What you have to do: Each line of the listing is to be copied exactly.

Data:

• • •

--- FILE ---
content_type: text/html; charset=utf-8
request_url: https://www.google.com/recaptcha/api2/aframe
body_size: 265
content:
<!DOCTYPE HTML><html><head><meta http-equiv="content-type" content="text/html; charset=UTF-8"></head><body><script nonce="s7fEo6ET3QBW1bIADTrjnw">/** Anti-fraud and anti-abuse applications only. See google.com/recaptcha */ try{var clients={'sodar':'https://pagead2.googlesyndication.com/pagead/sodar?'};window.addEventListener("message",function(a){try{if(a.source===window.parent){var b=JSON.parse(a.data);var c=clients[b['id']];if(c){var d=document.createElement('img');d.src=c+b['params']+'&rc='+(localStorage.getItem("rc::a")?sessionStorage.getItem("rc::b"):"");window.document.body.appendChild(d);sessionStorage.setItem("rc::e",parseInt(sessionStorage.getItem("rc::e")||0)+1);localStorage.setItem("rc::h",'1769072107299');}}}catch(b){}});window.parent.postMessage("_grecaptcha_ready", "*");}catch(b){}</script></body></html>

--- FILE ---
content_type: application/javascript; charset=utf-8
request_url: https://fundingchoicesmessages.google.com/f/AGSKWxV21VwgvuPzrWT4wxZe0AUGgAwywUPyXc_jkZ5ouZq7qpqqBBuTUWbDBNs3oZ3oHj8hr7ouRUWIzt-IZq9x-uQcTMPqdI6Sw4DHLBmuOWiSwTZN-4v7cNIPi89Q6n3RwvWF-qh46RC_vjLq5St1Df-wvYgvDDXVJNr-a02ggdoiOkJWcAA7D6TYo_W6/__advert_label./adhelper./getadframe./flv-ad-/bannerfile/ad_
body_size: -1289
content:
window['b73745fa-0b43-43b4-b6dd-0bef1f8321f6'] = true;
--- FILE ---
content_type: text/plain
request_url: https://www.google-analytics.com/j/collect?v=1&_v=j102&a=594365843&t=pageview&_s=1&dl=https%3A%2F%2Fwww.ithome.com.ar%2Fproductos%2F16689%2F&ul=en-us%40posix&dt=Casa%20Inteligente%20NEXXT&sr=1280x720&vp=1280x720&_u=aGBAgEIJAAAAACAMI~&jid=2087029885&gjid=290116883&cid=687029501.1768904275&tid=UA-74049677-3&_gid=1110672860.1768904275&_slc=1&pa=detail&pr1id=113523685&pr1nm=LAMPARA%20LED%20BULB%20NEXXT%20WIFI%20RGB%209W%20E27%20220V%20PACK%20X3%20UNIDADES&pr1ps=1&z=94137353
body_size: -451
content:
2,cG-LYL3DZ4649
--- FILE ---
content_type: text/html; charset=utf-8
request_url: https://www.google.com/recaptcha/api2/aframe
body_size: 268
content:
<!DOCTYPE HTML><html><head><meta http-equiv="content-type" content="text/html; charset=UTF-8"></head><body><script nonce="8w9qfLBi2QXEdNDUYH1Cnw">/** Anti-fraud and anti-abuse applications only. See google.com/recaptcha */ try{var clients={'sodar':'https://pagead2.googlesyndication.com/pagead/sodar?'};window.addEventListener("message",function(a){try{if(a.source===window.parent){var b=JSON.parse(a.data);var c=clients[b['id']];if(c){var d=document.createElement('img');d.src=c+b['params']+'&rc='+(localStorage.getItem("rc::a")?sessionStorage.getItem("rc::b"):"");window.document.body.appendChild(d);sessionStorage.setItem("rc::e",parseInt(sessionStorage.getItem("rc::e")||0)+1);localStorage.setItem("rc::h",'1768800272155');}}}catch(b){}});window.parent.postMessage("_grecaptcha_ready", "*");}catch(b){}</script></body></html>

• • •

Answer to the problem:
--- FILE ---
content_type: text/html; charset=utf-8
request_url: https://www.google.com/recaptcha/api2/aframe
body_size: 265
content:
<!DOCTYPE HTML><html><head><meta http-equiv="content-type" content="text/html; charset=UTF-8"></head><body><script nonce="s7fEo6ET3QBW1bIADTrjnw">/** Anti-fraud and anti-abuse applications only. See google.com/recaptcha */ try{var clients={'sodar':'https://pagead2.googlesyndication.com/pagead/sodar?'};window.addEventListener("message",function(a){try{if(a.source===window.parent){var b=JSON.parse(a.data);var c=clients[b['id']];if(c){var d=document.createElement('img');d.src=c+b['params']+'&rc='+(localStorage.getItem("rc::a")?sessionStorage.getItem("rc::b"):"");window.document.body.appendChild(d);sessionStorage.setItem("rc::e",parseInt(sessionStorage.getItem("rc::e")||0)+1);localStorage.setItem("rc::h",'1769072107299');}}}catch(b){}});window.parent.postMessage("_grecaptcha_ready", "*");}catch(b){}</script></body></html>

--- FILE ---
content_type: application/javascript; charset=utf-8
request_url: https://fundingchoicesmessages.google.com/f/AGSKWxV21VwgvuPzrWT4wxZe0AUGgAwywUPyXc_jkZ5ouZq7qpqqBBuTUWbDBNs3oZ3oHj8hr7ouRUWIzt-IZq9x-uQcTMPqdI6Sw4DHLBmuOWiSwTZN-4v7cNIPi89Q6n3RwvWF-qh46RC_vjLq5St1Df-wvYgvDDXVJNr-a02ggdoiOkJWcAA7D6TYo_W6/__advert_label./adhelper./getadframe./flv-ad-/bannerfile/ad_
body_size: -1289
content:
window['b73745fa-0b43-43b4-b6dd-0bef1f8321f6'] = true;
--- FILE ---
content_type: text/plain
request_url: https://www.google-analytics.com/j/collect?v=1&_v=j102&a=594365843&t=pageview&_s=1&dl=https%3A%2F%2Fwww.ithome.com.ar%2Fproductos%2F16689%2F&ul=en-us%40posix&dt=Casa%20Inteligente%20NEXXT&sr=1280x720&vp=1280x720&_u=aGBAgEIJAAAAACAMI~&jid=2087029885&gjid=290116883&cid=687029501.1768904275&tid=UA-74049677-3&_gid=1110672860.1768904275&_slc=1&pa=detail&pr1id=113523685&pr1nm=LAMPARA%20LED%20BULB%20NEXXT%20WIFI%20RGB%209W%20E27%20220V%20PACK%20X3%20UNIDADES&pr1ps=1&z=94137353
body_size: -451
content:
2,cG-LYL3DZ4649
--- FILE ---
content_type: text/html; charset=utf-8
request_url: https://www.google.com/recaptcha/api2/aframe
body_size: 268
content:
<!DOCTYPE HTML><html><head><meta http-equiv="content-type" content="text/html; charset=UTF-8"></head><body><script nonce="8w9qfLBi2QXEdNDUYH1Cnw">/** Anti-fraud and anti-abuse applications only. See google.com/recaptcha */ try{var clients={'sodar':'https://pagead2.googlesyndication.com/pagead/sodar?'};window.addEventListener("message",function(a){try{if(a.source===window.parent){var b=JSON.parse(a.data);var c=clients[b['id']];if(c){var d=document.createElement('img');d.src=c+b['params']+'&rc='+(localStorage.getItem("rc::a")?sessionStorage.getItem("rc::b"):"");window.document.body.appendChild(d);sessionStorage.setItem("rc::e",parseInt(sessionStorage.getItem("rc::e")||0)+1);localStorage.setItem("rc::h",'1768800272155');}}}catch(b){}});window.parent.postMessage("_grecaptcha_ready", "*");}catch(b){}</script></body></html>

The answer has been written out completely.